Toledo Uni Scientists Make 6.4% Effective Antimony Selenide Solar Cell

Apr 30, 2021 03:59 PM ET
  • In a paper entitled 'Influence of Post-selenization Temperature Level on the Performance of Substrate-Type Sb2Se3 Solar Cells', published in the peer-reviewed journal ACS Publications (whose parent organisation is American Chemical Society), scientists working at the University of Toledo in the USA have actually developed a 6.43%-efficient solar cell utilizing antimony selenide (Sb2Se3) films with favourable crystalline properties.
Toledo Uni Scientists Make 6.4% Effective Antimony Selenide Solar Cell
Image: Rongrong Cheacharoen/Stanford University

For achieving such a high conversion effectiveness for this early-stage PV material, they concentrated on the selenization temperature level. Although antimony selenide is not a well researched absorber product, it has a near-direct bandgap of ~ 1.2 eV and also superb optoelectronic homes, just the same. The researchers claimed that the cell they made is "a low-cost as well as eco-friendly gadget", and was made by depositing the Sb2Se3 films on soda-lime glass substratums covered with molybdenum (Mo) making use of shut room sublimation (CSS). The latter is a physical vapor deposition process, and prevails in the production of thin-films as well as cadmium telluride (CdTe) panels.

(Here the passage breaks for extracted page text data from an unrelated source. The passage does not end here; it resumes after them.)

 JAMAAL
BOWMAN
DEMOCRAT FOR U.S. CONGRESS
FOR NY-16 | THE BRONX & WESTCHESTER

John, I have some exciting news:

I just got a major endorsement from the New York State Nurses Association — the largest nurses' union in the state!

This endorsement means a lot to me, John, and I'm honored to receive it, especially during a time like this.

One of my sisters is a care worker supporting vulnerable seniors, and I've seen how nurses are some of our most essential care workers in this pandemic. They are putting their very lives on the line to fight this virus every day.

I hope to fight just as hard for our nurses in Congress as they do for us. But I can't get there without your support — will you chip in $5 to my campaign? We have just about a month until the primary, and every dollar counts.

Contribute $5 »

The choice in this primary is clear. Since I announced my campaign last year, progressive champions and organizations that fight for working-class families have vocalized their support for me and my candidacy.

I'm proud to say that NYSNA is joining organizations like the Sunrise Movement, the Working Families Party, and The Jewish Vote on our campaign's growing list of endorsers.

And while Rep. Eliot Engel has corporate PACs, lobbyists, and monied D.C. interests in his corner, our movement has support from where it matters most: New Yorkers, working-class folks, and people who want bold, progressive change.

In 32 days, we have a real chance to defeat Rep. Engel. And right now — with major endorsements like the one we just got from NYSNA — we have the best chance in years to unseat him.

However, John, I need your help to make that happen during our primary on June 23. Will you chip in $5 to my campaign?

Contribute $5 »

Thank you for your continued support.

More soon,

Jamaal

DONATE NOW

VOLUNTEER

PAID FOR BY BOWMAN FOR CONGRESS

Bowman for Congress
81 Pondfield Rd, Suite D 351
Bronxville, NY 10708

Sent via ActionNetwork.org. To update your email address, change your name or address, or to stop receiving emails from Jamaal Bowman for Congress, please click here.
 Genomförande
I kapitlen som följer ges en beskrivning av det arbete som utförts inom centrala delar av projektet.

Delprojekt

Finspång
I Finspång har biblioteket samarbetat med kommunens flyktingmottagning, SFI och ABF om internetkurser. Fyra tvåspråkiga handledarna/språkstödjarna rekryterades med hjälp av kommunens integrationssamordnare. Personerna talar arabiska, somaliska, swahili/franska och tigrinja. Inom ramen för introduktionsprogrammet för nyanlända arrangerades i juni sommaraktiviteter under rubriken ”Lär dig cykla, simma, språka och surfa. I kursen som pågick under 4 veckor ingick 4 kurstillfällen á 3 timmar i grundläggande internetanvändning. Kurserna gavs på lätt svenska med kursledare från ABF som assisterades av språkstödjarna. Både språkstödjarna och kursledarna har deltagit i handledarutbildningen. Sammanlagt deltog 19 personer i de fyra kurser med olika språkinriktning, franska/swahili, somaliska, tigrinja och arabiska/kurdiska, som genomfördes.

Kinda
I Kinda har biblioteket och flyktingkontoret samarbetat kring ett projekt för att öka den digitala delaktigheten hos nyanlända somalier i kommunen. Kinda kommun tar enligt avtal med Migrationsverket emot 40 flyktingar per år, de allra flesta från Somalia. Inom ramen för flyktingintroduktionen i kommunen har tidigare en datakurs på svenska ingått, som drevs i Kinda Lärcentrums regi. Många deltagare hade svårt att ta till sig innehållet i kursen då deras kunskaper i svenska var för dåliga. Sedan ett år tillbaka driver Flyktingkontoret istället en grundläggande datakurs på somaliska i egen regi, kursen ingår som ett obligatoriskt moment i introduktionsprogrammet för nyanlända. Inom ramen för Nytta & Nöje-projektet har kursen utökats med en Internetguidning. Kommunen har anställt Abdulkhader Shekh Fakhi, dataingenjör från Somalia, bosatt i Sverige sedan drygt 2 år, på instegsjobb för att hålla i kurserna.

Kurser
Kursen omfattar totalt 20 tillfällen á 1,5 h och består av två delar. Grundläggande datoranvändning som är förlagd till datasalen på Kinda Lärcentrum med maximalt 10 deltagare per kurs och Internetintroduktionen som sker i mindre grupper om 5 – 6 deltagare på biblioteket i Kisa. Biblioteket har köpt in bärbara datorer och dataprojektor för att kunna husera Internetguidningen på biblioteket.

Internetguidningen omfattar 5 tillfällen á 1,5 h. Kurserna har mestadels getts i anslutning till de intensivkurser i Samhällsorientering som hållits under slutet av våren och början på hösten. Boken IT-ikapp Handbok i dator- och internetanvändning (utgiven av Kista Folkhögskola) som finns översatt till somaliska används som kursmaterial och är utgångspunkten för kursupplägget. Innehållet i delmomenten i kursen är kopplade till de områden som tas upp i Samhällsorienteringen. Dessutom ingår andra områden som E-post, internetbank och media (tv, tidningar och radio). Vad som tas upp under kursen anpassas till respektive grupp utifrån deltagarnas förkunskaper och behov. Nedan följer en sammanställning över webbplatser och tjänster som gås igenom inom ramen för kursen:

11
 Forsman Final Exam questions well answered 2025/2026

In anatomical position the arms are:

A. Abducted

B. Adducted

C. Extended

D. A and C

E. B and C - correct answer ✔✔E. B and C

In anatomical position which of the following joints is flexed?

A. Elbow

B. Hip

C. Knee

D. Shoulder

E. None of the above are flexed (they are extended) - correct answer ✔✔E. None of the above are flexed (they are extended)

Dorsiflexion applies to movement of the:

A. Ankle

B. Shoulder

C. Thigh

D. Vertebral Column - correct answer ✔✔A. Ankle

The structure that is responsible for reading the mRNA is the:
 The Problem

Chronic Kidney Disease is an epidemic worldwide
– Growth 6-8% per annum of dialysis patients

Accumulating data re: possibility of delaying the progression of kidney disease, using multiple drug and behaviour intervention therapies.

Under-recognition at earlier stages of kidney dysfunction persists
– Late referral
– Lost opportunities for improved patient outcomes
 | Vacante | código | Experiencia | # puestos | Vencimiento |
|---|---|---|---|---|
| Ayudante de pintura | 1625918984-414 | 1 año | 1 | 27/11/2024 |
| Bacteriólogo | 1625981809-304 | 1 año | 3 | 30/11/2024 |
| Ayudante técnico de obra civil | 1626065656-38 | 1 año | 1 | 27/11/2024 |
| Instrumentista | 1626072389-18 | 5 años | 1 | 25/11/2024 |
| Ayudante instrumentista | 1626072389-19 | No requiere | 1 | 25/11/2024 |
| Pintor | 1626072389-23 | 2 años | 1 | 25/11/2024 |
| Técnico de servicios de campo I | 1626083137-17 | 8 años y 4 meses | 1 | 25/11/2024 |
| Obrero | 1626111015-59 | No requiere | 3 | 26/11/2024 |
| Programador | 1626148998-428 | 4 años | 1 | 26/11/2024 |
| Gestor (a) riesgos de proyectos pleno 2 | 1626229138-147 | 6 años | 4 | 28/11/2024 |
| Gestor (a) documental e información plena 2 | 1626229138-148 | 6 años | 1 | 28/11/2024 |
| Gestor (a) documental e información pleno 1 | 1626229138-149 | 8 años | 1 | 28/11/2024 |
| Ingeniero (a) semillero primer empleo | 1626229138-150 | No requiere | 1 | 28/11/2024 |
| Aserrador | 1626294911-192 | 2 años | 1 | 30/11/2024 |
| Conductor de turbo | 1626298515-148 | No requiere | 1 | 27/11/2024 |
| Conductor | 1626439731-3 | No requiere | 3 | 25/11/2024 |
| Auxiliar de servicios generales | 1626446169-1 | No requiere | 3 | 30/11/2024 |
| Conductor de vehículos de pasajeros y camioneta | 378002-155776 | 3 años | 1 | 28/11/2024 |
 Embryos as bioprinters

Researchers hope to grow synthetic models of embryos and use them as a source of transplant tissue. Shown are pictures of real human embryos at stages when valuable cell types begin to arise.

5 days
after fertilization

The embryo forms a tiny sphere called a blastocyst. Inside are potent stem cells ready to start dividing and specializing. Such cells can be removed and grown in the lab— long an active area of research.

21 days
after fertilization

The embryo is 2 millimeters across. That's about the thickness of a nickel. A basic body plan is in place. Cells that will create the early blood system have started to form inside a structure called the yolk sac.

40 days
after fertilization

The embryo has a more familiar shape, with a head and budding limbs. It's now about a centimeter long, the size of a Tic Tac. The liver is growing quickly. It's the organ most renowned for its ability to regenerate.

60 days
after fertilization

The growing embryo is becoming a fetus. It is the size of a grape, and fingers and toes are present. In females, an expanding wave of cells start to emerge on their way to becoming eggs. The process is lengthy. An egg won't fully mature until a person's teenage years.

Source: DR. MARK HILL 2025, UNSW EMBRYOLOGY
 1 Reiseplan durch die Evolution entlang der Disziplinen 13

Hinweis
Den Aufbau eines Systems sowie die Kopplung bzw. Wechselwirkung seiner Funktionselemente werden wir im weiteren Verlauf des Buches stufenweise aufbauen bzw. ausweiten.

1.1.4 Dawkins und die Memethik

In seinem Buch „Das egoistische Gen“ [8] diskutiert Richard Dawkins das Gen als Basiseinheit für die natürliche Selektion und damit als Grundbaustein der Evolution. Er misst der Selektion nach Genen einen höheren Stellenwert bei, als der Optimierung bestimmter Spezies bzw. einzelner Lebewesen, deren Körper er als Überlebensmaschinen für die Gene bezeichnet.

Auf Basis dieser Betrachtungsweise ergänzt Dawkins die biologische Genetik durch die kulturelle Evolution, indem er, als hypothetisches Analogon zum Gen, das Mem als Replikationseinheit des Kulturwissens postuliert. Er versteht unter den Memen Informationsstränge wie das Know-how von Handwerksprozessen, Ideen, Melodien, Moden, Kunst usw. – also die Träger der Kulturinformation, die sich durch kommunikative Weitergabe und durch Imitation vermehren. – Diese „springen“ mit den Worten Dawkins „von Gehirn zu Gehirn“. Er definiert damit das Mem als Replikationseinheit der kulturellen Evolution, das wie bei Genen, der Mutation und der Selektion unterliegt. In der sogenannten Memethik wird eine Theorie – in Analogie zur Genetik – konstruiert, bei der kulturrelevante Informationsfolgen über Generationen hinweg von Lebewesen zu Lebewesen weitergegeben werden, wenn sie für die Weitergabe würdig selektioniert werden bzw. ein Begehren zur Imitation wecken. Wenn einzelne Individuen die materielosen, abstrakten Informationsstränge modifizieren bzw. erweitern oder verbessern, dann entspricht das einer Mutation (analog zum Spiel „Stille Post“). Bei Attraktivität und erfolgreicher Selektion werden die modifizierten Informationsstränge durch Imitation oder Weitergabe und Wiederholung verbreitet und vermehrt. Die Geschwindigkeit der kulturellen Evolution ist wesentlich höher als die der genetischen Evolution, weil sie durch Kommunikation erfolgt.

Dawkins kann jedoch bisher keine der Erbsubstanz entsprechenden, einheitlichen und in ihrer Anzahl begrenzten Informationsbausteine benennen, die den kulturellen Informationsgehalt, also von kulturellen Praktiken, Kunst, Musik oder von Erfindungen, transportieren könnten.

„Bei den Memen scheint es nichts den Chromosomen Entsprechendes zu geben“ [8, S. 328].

A bulk Sb2Se3 absorber layer was deposited utilizing the resource plate. The researchers explained that the gotten absorber layers were then selenized at temperatures from 350 to 450 levels Celsius in argon at a base pressure of 10 Torr with 100 mg selenium for thirty minutes to promote the recrystallization of Sb2Se3. Upon the verdict of this manufacturing action, the academics deposited a 55 nano-meter thick cadmium sulfide (CdS) barrier layer onto the absorber utilizing chemical bath deposition. After that was deposited a front contact layer making up a 50 nm high-resistive intrinsic zinc oxide (i-ZnO) layer and also a 250 nm aluminum-doped zinc oxide (ZnO: Al) through superhigh frequency (RF) sputtering. Once all these layers were scribed together, they formed a solar cell with an active location of 0.2 cm ². According to the researchers, the outcomes of the experiment indicate that an appropriate selenization temperature is essential to accomplishing Sb2Se3 films with big grains, uniform morphology, high crystallinity, wanted crystal orientations, as well as raised carrier thickness. They concluded that by enhancing the selenization temperature, they got Sb2Se3 solar cells with a power-conversion efficiency of 6.43%.

The writers of the paper consist of Suman Rijal, Deng-Bing Li, Rasha A. Awni, Sandip S. Bista, Zhaoning Tune, and Yanfa Yan.